## SET TASK
Replace "car" with "vehicle" throughout the entries and write them out again, changing nothing else and omitting the pictures.

Spatial reasoning question data:
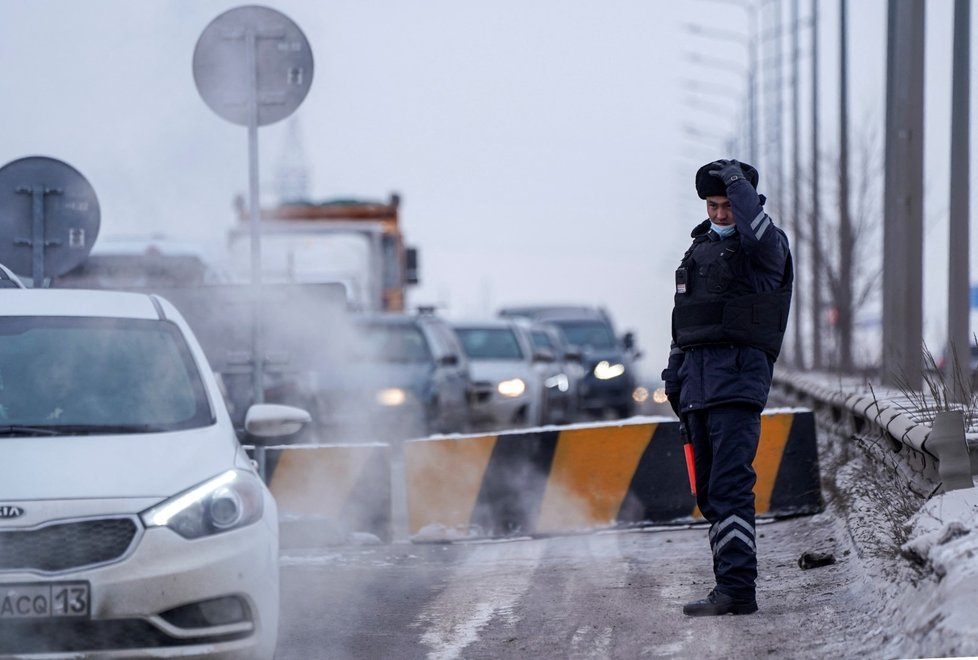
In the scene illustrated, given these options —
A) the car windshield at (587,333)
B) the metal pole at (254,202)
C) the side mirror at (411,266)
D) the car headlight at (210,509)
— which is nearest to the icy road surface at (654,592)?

## SOLVED PROBLEM
In the scene illustrated, given these options —
A) the vehicle windshield at (587,333)
B) the metal pole at (254,202)
C) the side mirror at (411,266)
D) the vehicle headlight at (210,509)
— which is nearest to the icy road surface at (654,592)?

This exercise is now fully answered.